> [Try it]: Copy all lines in the material holding the string "trap".

> [Source data]:
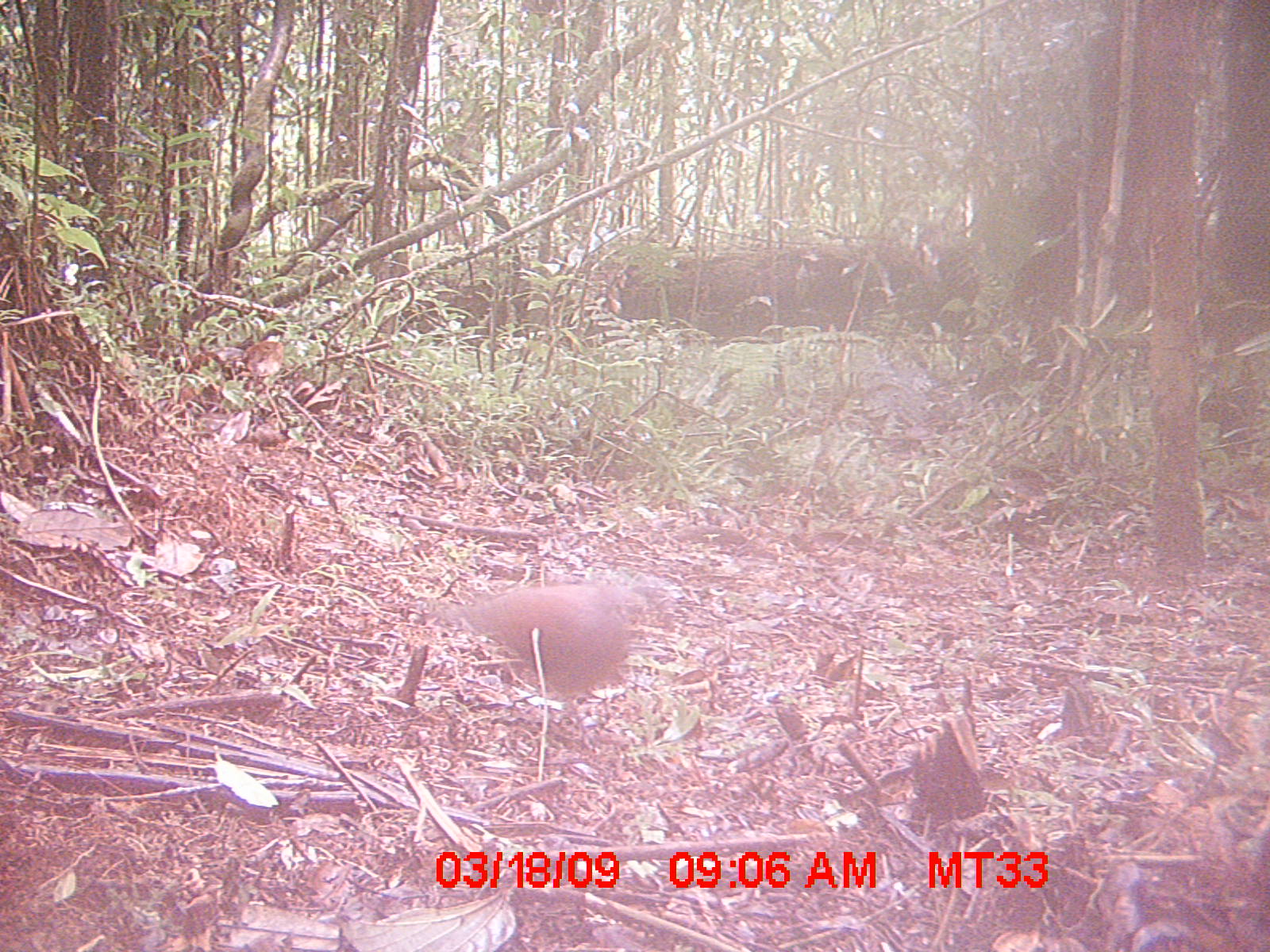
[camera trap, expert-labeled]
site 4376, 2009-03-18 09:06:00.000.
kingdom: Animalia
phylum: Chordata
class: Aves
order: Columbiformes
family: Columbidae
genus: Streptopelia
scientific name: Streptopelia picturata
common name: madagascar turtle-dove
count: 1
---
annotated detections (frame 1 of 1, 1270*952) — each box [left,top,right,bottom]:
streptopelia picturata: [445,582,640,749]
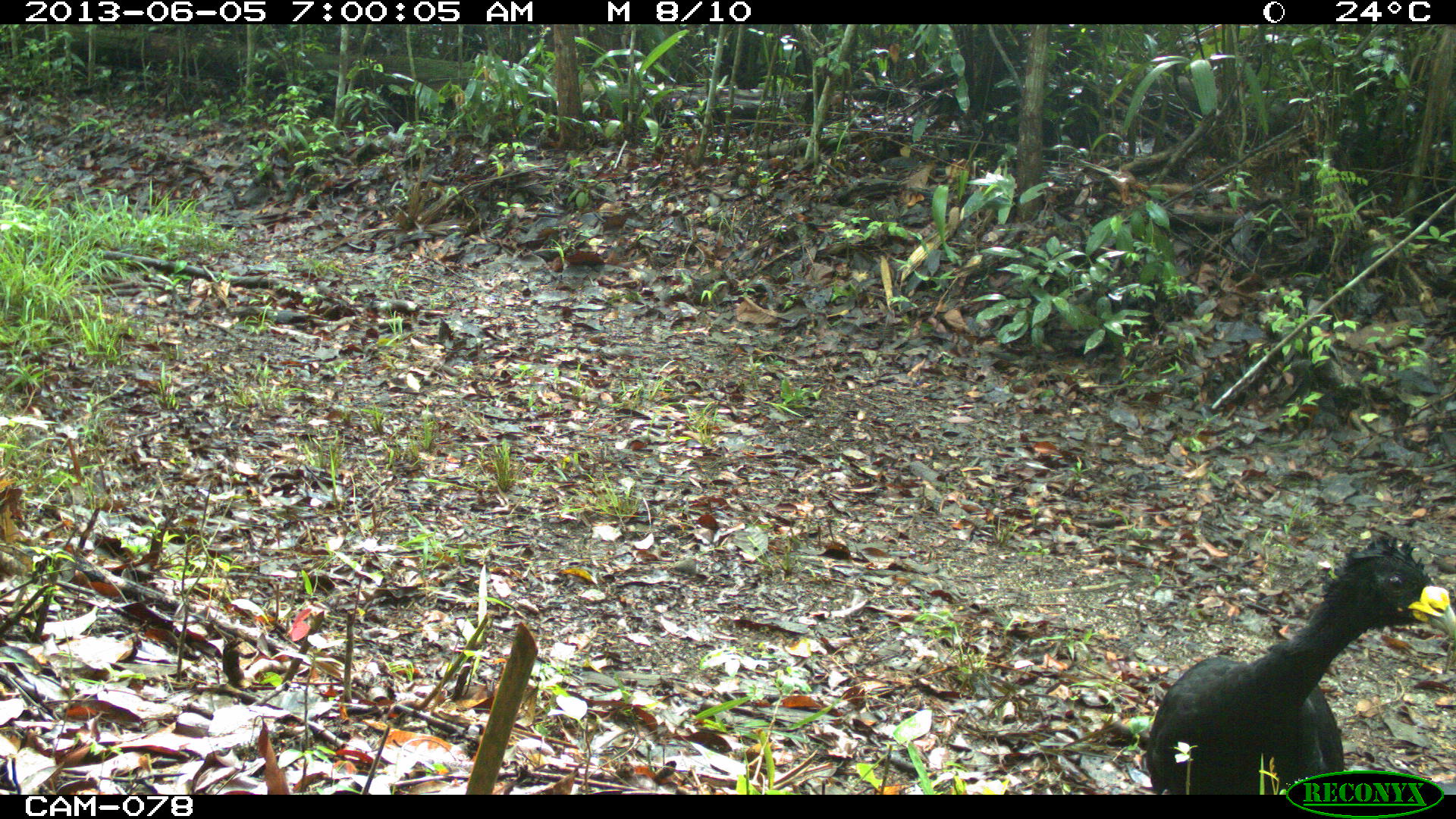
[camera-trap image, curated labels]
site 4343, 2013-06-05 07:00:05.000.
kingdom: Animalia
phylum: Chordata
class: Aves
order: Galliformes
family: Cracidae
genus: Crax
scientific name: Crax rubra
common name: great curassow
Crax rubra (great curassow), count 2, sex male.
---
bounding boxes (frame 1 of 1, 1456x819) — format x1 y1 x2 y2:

> [Exercise solution]:
[camera trap, expert-labeled]
[camera-trap image, curated labels]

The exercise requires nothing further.